Try it ::
From the article below about the reopened migrant facility in Texas, list every person mentioned by name.

The Biden administration reopened a migrant facility in Texas that had been shuttered during Trump’s presidency, according to The Washington Post.
The Trump administration opened a facility in Carrizo in 2019 but it was shuttered after just one month. The Biden administration this week reopened the facility, which can hold up to 700 children between the ages of 13 and 17.
Government officials defended the move, citing an increase in unaccompanied children crossing the border in January and reductions to the number of available facilities due to the coronavirus pandemic.
Mark Weber, a spokesman for the Department of Health and Human Services, told the Post that the administration is moving away from the “law-enforcement focused” approach of the previous administration to a focus on child welfare.
Immigration groups oppose:
Immigration activists and attorneys said the new facility was unnecessary and cited substandard conditions at similar facilities around the country.
“It’s unnecessary, it’s costly, and it goes absolutely against everything [President] Biden promised he was going to do,” Texas immigration attorney Linda Brandmiller told the Post. “It’s a step backward, is what it is. It’s a huge step backward.”
Biden campaign on reversing many of Trump’s immigration policies. He signed multiple executive orders to roll back or review some of his predecessor’s policies and introduced a proposal to provide a path to citizenship for up to 11 million undocumented immigrants.

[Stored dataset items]
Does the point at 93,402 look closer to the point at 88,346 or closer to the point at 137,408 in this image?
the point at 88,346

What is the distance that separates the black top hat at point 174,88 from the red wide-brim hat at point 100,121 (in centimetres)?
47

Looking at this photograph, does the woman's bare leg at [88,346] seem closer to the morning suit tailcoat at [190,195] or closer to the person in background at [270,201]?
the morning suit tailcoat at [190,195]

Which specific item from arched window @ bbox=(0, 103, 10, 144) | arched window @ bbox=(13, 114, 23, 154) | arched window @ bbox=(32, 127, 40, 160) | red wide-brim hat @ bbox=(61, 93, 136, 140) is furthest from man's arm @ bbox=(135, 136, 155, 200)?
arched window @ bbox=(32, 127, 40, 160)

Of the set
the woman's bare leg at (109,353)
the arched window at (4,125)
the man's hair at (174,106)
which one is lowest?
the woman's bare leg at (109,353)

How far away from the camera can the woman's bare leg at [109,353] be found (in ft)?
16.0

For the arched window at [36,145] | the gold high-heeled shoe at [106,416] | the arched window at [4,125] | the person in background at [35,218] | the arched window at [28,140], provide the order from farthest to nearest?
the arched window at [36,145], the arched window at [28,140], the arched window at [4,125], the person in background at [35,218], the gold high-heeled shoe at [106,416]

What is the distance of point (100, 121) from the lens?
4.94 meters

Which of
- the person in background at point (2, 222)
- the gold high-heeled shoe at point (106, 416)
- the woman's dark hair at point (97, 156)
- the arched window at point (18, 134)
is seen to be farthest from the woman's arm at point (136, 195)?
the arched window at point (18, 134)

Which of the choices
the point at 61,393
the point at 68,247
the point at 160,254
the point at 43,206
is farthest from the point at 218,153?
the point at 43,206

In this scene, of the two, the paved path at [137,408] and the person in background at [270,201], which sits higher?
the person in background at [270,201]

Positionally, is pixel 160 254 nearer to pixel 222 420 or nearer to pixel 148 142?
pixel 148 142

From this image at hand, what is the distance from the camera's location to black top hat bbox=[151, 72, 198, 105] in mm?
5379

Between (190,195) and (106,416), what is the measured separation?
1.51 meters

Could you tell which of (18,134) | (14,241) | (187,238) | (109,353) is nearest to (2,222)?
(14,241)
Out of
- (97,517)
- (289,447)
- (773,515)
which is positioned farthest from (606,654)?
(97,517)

* * *

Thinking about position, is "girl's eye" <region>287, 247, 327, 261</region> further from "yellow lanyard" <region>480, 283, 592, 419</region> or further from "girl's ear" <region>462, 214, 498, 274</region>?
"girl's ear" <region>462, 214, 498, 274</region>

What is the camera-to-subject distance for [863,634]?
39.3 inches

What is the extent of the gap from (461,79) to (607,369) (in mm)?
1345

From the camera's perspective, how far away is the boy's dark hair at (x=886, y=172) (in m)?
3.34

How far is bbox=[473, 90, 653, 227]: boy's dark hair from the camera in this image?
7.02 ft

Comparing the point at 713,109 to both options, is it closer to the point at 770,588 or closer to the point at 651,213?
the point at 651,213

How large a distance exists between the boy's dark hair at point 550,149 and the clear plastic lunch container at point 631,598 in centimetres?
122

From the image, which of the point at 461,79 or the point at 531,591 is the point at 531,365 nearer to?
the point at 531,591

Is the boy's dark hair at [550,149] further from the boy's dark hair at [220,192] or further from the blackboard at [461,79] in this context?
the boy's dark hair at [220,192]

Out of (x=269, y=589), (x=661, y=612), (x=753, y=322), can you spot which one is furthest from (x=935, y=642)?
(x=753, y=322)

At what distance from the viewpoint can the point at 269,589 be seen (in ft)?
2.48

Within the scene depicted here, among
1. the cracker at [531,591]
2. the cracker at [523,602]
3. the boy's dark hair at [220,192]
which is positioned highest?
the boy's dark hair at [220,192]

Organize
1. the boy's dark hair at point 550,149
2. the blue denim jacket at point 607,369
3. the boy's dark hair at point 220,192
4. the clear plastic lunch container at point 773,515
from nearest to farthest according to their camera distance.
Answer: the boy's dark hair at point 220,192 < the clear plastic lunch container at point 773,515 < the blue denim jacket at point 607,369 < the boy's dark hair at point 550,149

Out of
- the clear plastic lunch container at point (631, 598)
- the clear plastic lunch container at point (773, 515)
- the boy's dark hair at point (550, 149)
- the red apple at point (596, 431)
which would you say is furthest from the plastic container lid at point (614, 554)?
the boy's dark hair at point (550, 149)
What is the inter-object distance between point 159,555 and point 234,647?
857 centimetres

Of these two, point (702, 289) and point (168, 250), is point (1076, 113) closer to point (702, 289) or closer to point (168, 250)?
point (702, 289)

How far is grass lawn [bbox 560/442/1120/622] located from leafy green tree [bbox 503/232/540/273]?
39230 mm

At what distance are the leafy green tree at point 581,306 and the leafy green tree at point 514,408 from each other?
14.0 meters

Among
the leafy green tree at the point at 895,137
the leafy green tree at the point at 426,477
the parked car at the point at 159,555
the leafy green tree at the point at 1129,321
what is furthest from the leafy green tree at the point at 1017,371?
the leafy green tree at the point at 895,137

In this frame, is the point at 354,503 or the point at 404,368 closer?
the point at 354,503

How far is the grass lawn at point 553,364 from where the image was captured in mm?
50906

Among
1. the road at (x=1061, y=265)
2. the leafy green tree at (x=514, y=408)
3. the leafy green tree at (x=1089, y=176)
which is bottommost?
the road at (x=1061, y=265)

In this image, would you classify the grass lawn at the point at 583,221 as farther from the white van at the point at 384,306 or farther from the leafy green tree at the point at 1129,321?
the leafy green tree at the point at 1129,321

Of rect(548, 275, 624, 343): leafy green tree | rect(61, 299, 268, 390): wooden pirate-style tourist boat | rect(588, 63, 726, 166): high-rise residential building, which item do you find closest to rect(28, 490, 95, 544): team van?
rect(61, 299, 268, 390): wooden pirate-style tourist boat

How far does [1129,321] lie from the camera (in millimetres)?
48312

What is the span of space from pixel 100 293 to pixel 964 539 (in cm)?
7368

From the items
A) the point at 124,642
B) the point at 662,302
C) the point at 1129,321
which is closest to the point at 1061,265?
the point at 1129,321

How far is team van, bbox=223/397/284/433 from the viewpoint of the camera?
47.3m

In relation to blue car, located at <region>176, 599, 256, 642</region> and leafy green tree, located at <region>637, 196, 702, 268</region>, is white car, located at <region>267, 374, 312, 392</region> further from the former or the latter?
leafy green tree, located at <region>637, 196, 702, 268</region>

Task output ::
Biden
Trump
Mark Weber
Linda Brandmiller